The excitation dynamics in complex networks¹ can describe the fundamental aspects of transport and localization across multiple fields of science, ranging from solid-state physics and photonics to biological signalling pathways and neuromorphic circuits^2,3,4,5. Although the effects of increasing network dimensionality are highly non-trivial, their implementation likewise becomes ever more challenging due to the exponentially growing numbers of sites and connections^6,7,8. To address these challenges, we formulate a universal approach for mapping arbitrary networks to synthesized one-dimensional lattices with strictly local inhomogeneous couplings, where the dynamics at the excited site is exactly replicated. We present direct experimental observations in judiciously designed planar photonic structures, showcasing non-monotonic excitation decays associated with up to seven-dimensional hypercubic lattices, and demonstrate a novel sharp localization transition specific to four and higher dimensions. The unprecedented capability of experimentally exploring multi-dimensional dynamics and harnessing their unique features in one-dimensional lattices can find multiple applications in diverse physical systems, including photonic integrated circuits.

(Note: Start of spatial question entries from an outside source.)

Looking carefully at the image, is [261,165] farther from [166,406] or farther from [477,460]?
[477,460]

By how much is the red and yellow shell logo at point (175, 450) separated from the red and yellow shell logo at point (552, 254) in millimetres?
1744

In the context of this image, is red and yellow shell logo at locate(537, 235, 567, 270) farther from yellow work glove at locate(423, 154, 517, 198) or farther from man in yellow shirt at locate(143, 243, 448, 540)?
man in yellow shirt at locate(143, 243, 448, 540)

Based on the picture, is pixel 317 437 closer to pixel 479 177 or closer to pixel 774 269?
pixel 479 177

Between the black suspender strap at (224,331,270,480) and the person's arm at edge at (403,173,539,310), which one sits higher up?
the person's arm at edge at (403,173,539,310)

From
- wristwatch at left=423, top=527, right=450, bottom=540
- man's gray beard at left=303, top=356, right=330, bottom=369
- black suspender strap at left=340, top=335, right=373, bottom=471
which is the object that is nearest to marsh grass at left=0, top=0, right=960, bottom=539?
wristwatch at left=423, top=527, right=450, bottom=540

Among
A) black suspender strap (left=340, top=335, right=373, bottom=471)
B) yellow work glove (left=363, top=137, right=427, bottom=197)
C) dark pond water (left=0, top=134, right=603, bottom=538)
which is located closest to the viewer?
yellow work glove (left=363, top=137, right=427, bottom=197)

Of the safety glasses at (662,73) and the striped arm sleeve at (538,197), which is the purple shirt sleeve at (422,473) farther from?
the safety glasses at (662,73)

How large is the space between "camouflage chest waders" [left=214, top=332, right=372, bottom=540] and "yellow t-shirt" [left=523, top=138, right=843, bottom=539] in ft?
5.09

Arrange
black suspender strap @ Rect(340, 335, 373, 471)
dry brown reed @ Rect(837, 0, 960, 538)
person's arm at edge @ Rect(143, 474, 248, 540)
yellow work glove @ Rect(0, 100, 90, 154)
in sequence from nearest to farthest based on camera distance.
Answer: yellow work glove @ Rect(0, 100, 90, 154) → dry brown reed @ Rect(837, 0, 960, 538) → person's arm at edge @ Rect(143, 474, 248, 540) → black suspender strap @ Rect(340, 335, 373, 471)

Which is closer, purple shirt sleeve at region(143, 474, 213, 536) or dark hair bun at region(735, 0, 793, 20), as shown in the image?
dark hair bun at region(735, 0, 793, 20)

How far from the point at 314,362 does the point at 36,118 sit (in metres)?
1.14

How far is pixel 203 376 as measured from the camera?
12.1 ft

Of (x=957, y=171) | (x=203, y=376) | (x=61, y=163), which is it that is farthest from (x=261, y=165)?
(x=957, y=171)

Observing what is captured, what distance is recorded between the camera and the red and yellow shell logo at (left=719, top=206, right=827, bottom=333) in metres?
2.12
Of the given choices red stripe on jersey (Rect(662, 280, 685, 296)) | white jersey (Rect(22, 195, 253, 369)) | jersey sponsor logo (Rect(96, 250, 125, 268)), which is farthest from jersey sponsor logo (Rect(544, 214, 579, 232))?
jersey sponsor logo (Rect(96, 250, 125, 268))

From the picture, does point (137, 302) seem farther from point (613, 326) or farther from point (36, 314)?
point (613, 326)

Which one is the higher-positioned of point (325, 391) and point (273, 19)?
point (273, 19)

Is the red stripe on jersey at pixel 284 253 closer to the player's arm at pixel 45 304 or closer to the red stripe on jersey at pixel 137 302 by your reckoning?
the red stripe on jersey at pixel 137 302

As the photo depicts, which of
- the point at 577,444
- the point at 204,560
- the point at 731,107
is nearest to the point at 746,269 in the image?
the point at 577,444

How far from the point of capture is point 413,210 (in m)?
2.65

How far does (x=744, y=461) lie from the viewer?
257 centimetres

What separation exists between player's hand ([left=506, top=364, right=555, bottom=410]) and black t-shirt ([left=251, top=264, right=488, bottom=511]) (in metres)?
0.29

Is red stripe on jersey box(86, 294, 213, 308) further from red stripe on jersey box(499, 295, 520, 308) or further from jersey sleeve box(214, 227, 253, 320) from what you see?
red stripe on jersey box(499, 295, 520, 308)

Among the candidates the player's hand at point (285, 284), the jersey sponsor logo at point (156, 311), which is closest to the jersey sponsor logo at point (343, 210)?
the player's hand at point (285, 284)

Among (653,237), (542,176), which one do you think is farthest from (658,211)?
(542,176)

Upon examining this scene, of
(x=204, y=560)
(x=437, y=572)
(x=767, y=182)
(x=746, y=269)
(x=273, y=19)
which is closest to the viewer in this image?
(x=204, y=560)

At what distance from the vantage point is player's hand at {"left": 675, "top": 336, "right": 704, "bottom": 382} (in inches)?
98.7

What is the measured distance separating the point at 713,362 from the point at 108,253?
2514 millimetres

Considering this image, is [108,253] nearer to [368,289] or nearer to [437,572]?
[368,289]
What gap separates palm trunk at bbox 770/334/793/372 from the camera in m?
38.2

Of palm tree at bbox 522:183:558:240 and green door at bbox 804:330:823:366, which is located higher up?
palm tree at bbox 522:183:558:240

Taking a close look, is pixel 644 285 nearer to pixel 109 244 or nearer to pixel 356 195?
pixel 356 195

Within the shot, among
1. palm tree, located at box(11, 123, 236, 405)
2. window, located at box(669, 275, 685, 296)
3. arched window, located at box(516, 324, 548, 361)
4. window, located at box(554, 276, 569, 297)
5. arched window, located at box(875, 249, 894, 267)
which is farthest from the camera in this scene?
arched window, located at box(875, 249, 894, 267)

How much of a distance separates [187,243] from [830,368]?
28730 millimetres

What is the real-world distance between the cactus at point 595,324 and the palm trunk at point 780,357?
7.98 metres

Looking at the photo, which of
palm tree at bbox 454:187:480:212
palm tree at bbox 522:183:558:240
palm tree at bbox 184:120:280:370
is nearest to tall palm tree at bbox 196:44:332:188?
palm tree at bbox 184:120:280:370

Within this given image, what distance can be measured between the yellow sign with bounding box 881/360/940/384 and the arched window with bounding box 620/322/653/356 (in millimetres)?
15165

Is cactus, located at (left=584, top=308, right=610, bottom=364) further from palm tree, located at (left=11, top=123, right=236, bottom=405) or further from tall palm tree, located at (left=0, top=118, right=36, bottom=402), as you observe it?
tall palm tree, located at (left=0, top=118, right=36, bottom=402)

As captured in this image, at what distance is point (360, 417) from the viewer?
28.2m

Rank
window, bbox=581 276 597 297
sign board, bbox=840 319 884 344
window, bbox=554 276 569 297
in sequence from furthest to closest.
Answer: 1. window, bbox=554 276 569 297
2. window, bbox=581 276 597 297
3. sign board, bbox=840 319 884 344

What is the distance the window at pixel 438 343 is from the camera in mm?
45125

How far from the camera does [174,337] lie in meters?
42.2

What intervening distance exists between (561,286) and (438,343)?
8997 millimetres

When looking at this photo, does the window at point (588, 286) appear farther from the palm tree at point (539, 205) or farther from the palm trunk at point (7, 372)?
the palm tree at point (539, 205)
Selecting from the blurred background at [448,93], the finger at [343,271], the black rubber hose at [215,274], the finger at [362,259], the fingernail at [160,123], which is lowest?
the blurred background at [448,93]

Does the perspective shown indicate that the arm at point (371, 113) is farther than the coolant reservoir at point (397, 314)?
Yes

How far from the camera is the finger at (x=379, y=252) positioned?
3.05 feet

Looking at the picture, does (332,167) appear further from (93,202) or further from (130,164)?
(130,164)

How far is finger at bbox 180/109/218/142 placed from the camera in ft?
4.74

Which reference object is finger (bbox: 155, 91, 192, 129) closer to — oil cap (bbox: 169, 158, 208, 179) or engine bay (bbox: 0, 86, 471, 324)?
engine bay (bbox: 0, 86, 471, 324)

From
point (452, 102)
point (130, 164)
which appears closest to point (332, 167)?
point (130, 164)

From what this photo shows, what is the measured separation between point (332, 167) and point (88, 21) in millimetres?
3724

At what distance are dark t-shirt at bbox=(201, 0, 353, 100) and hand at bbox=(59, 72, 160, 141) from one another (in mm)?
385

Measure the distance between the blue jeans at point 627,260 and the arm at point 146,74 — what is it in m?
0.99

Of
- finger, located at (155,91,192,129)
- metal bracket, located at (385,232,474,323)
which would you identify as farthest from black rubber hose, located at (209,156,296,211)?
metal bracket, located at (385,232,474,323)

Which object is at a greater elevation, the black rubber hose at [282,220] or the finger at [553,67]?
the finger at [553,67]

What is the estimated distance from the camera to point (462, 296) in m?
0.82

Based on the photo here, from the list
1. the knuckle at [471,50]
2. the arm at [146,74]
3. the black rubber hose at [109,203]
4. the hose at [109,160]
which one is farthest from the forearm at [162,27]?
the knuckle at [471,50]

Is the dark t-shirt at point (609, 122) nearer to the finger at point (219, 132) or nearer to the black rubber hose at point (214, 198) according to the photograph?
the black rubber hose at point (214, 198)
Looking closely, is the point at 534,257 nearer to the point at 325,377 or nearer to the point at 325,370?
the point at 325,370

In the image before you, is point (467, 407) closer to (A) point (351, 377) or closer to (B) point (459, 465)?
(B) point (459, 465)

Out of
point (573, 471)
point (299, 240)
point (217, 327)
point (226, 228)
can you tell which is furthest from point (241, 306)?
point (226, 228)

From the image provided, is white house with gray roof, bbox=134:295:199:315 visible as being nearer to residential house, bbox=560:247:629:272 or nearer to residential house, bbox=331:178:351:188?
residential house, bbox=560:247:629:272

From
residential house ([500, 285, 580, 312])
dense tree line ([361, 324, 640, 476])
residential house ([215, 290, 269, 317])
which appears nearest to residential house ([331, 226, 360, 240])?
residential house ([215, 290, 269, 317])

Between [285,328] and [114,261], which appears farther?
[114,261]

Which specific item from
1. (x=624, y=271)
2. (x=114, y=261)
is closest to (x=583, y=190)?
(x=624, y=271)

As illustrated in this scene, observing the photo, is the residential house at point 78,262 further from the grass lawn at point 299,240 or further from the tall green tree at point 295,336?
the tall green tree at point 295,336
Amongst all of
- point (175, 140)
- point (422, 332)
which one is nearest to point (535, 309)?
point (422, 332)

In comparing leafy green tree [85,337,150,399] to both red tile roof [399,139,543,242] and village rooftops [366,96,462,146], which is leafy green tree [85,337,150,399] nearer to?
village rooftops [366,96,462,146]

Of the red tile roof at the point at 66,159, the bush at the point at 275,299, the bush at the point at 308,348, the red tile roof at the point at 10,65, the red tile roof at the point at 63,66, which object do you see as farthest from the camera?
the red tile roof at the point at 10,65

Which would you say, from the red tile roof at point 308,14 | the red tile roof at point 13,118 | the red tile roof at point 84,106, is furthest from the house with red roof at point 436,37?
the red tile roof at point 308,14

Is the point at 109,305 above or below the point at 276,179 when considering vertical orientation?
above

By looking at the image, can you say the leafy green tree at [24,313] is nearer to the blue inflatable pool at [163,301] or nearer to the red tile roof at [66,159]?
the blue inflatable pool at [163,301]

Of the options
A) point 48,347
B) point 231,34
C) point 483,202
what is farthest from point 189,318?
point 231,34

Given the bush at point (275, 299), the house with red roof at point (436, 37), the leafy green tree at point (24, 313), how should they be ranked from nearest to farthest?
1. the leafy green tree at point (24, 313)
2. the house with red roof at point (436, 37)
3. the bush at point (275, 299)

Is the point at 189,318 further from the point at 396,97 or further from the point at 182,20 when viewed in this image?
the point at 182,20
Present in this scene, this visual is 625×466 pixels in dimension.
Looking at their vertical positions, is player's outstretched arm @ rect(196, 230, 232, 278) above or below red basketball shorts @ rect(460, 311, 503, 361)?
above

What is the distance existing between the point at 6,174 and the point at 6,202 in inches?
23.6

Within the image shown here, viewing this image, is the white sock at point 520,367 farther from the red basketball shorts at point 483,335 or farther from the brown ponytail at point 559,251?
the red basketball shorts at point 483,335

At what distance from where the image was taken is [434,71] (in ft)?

复杂网络^1中的激发动力学可以描述跨多个科学领域的运输和定位的基本方面，范围从固态物理学和光子学到生物信号通路和神经形态电路^2,3,4,5。尽管增加网络维数的影响非常重要，但由于站点和连接数量呈指数级增长，因此其实现同样变得越来越具有挑战性^6,7,8。为了解决这些挑战，我们制定了一种通用方法，用于将任意网络映射到具有严格局部不均匀耦合的合成一维晶格，其中精确复制了受激部位的动力学。我们在精心设计的平面光子结构中呈现直接的实验观察结果，展示了与多达七维超立方晶格相关的非单调激发衰变，并展示了特定于四维和更高维的新型尖锐的局部跃迁。实验上探索多维动力学并利用其在一维晶格中的独特功能的空前能力可以在包括光子集成电路在内的各种物理系统中找到多种应用。